## Aim of the task:
Repeat word for word, please, only the lines of the material from the one containing "class: Aves" through its final line, both ends included.

◆ ◆ ◆ ◆ ◆ ◆ ◆

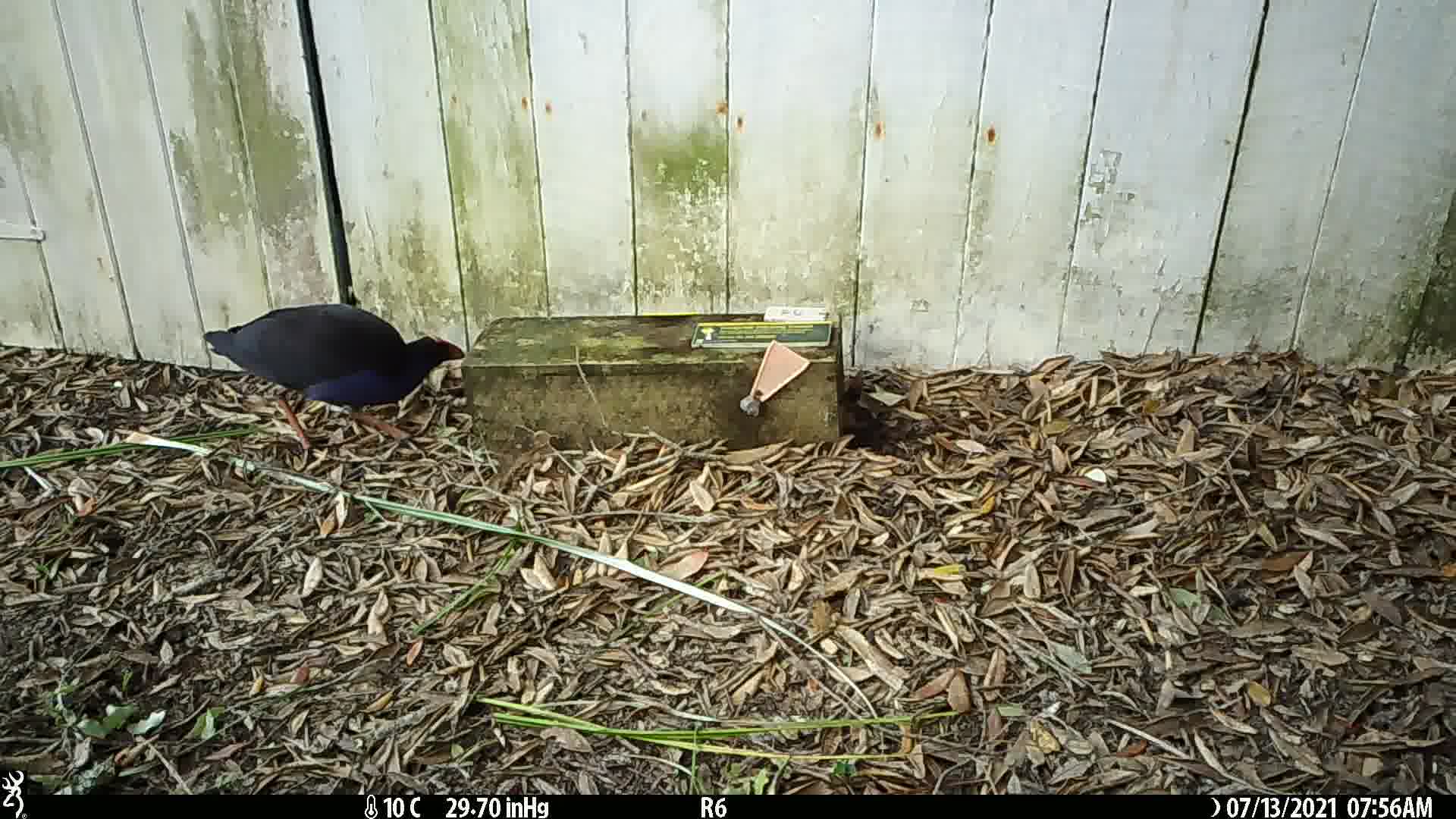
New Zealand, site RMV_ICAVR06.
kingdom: Animalia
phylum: Chordata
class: Aves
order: Gruiformes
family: Rallidae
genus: Porphyrio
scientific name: Porphyrio melanotus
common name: australasian swamphen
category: pukeko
Pukeko (australasian swamphen) (Porphyrio melanotus).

◆ ◆ ◆ ◆ ◆ ◆ ◆

## Response to the task:
class: Aves
order: Gruiformes
family: Rallidae
genus: Porphyrio
scientific name: Porphyrio melanotus
common name: australasian swamphen
category: pukeko
Pukeko (australasian swamphen) (Porphyrio melanotus).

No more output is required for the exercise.